First, remove namespace, that was created in the previous stage, as RAIDIX does all the necessary work itself during the module initialization.
On the page of RAID management hit “Initialize NVDIMM” button for confirmation: necessary namespace will be created, and the metadata will be prepared and recorded during initialization. While creating the storage resources we state that we’d like to use NVDIMM in case of power loss. Important note: RAIDIX allows to enable the function for every RAID separately.
It’s important that in the real world there are no loads of random-write-only type. We can expand cache size with the same costs (as Intel Optane persistent memory is cheaper than RAM) and the total performance will rise. The purpose of the test is to show the peak performance in the worst case.
Let’s run performance tests at 4k random write, RAID 5, and compare RAID performance with RAM cache, with no cache (Write Through mode) and Intel Optane persistent memory as NV cache:
RAIDIX with Intel Optane persistent memory shows 18% less performance against RAID with RAM-based cache. RAIDIX with Intel Optane persistent memory shows 78% better performance than WT cache. As a result: Intel Optane persistent memory protects the data in case of power loss. With that, cache expansion increases the overall performance of the system and lowers the latency.

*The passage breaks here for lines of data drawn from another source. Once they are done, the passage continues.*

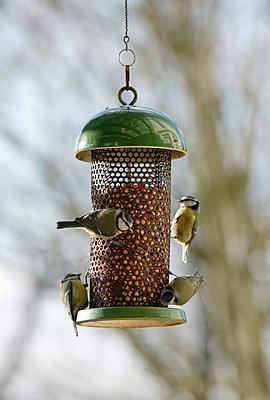 Blue Tit group on feeder - p884m863759 by Stephen Dalton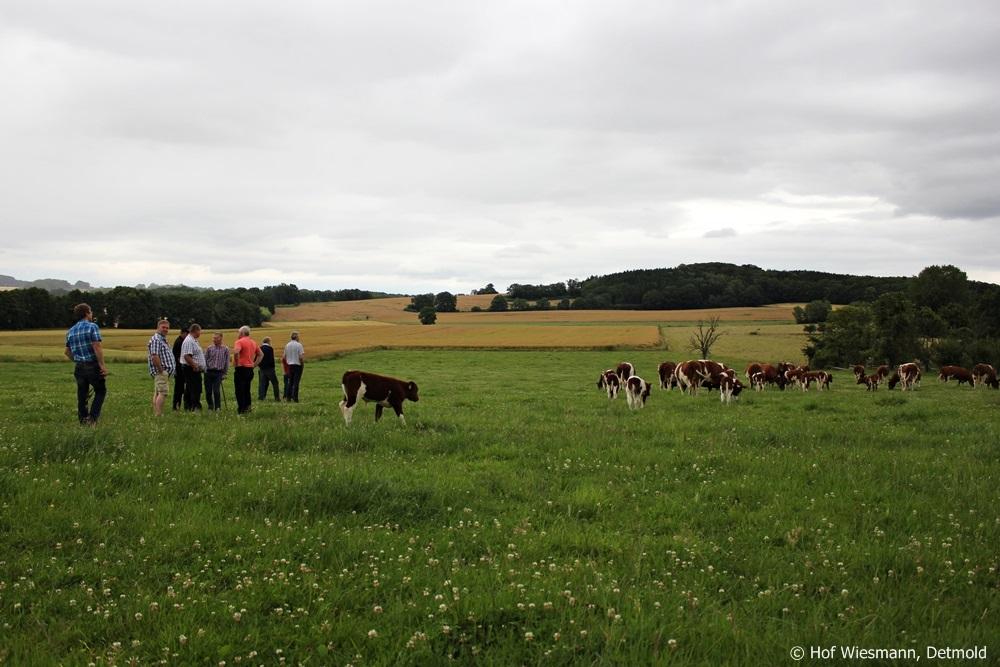 Visite de troupeau lors de l'Assemblée Générale 2014 à la ferme Wiesmann à Detmold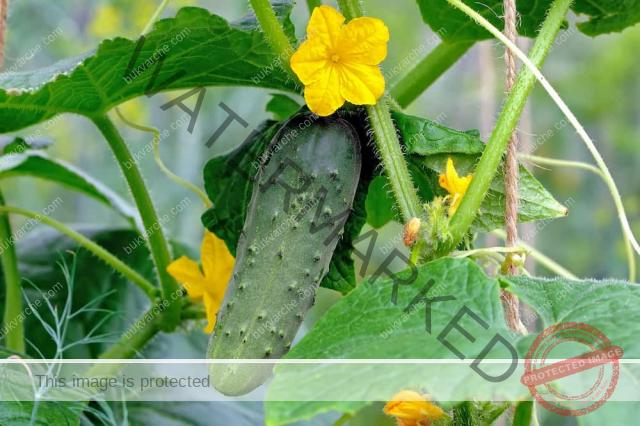 Коприва и мая за подхранване на краставиците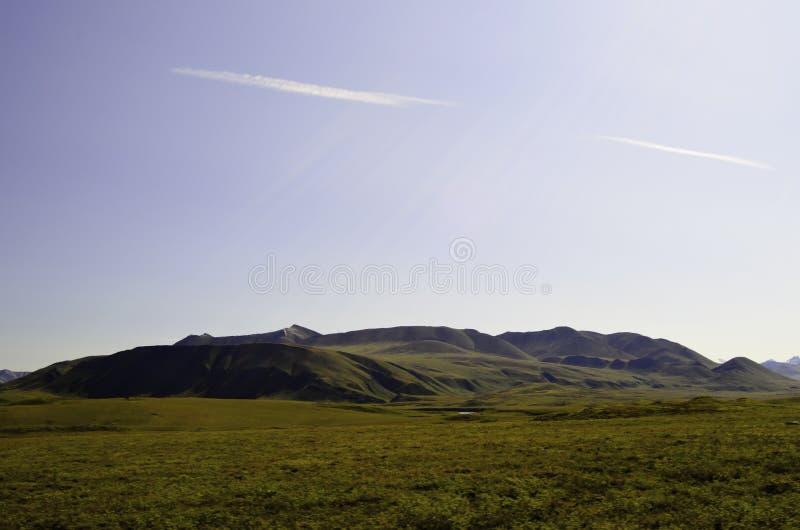 Gamma Alaska dei ruscelli fotografie stock libere da diritti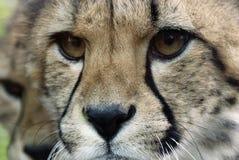 cheetahframsida Arkivbild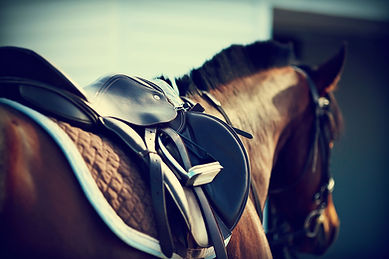 New England Saddle Fit Fitting Evauations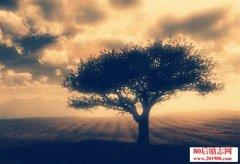 <b>心是一棵树 爱与希望的根须扎在土里</b>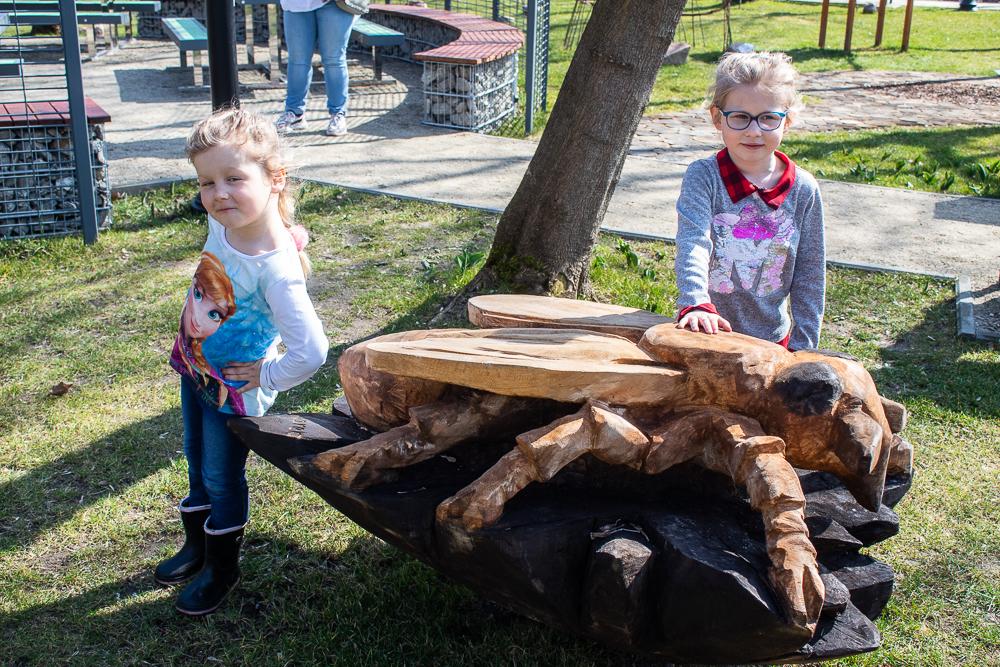 drewniany owad w parku botanicznym Brwinów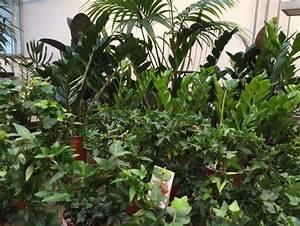 Warum Sind Pflanzen Grün : blumen rampp das neue gr n warum wir mit pflanzen besser wohnen und arbeiten ~ Markanthonyermac.com Haus und Dekorationen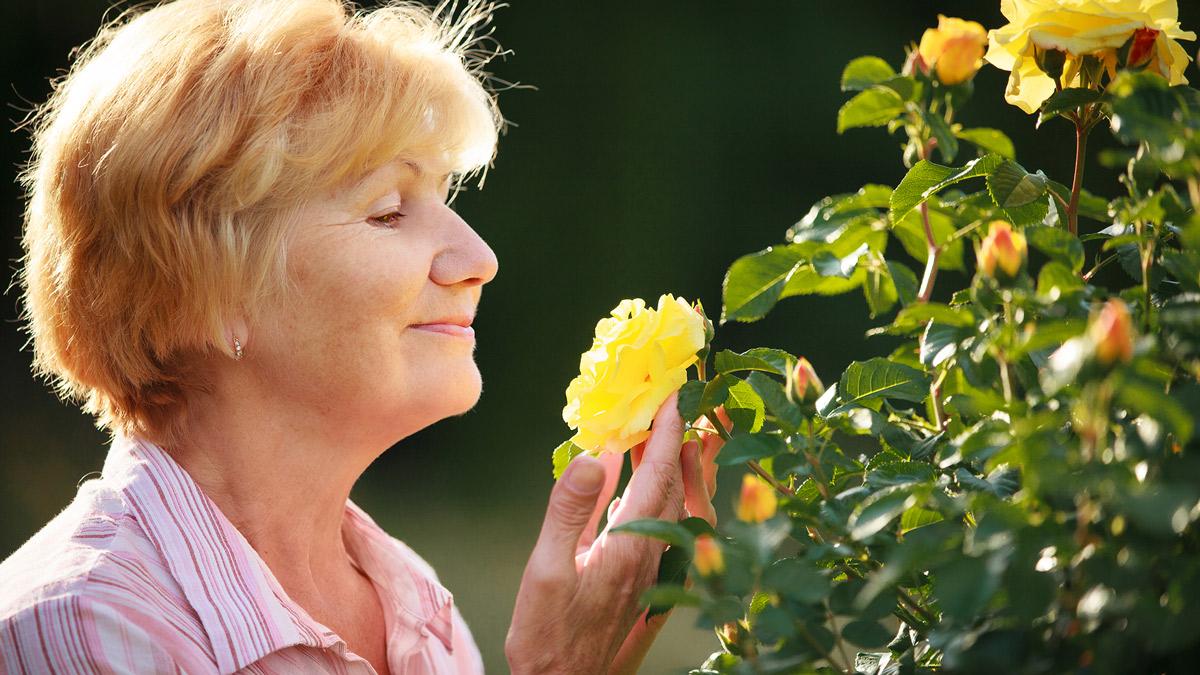 Las flores tienen un impacto positivo para la salud y el bienestar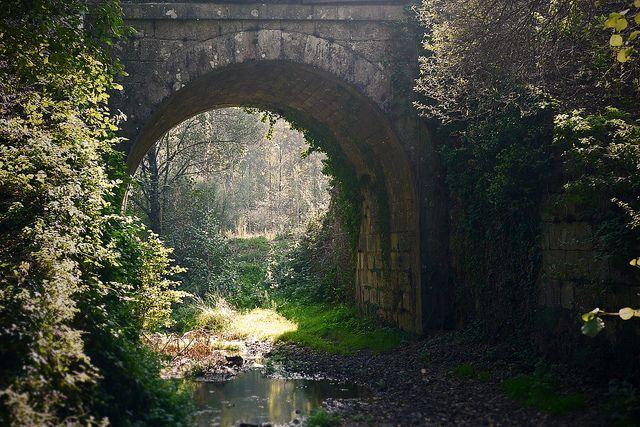 Old bridge on the Camino de Santiago de Compostela - The Way of Saint James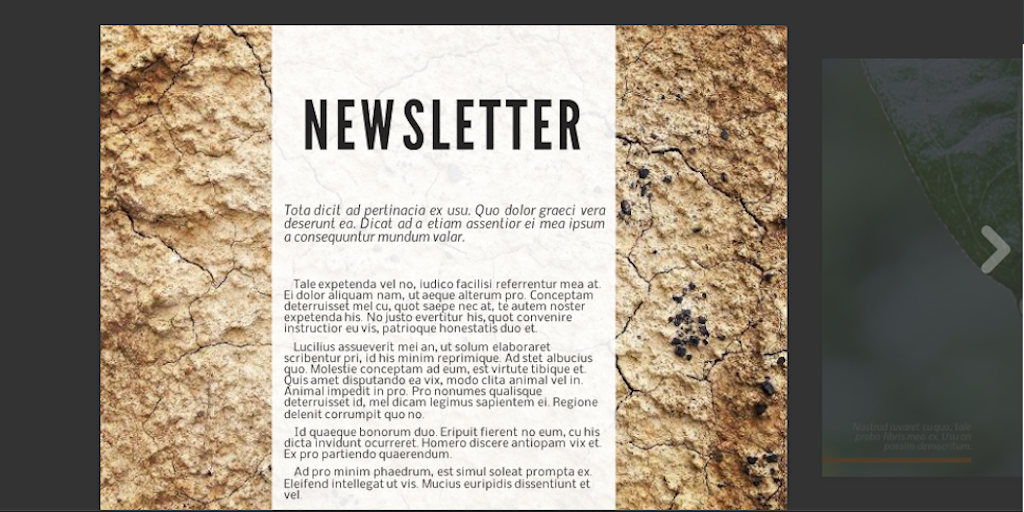 Newsletter templates: newsletter template 17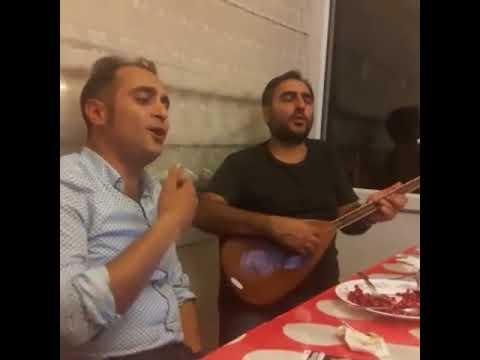 Mehmet Hatemi Türkü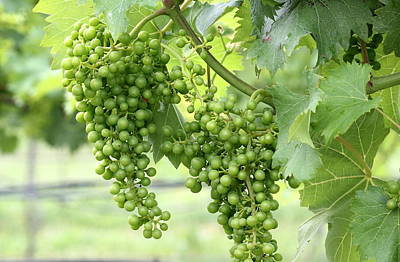 Winery Photograph - Green Vineyard Grapes by Brian Manfra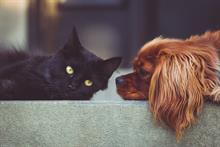 Major animal charities plan closer working in order to save funds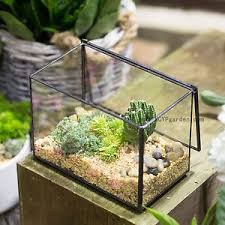 footed rectangle clear glass geometric terrarium box succulent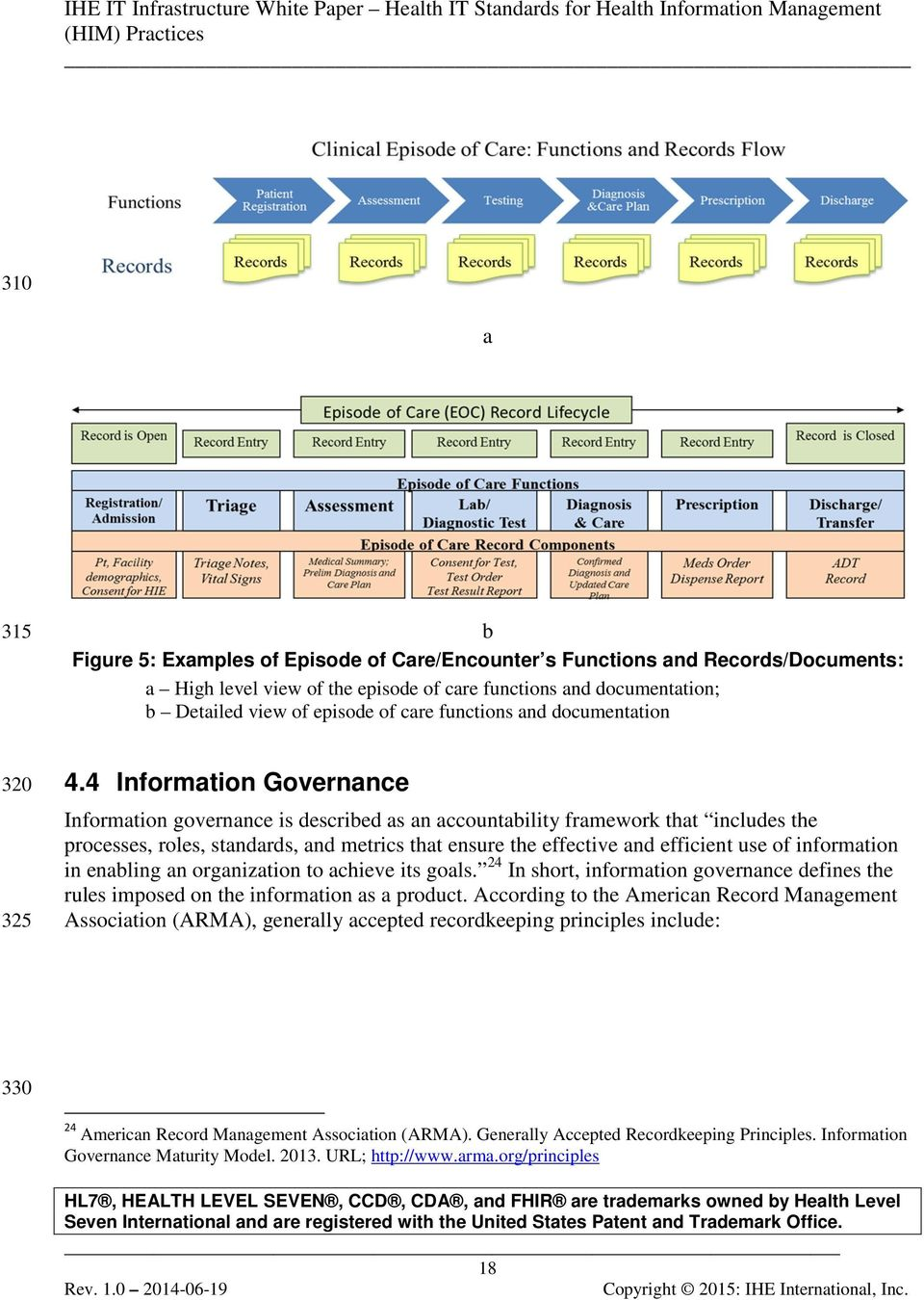 4 Information Governance Information governance is described as an accountability framework that includes the processes, roles, standards, and metrics that ensure the effective and efficient use of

And the third test. We emulated power loss of controller and turned the power off during intensive data record. After restoring the power, we checked the system logs, integrity of data and control sums. We repeated the test more than 300 times and every time the data was consistent, zero losses.
The tests got us prove that performance-wise NV, or Intel Optane persistent memory, is great for storage. With that, RAID with NV cache is almost as fast as RAID with RAM cache and almost as reliable as WT. And we are sure that it will keep the data comprehensive during the power outage.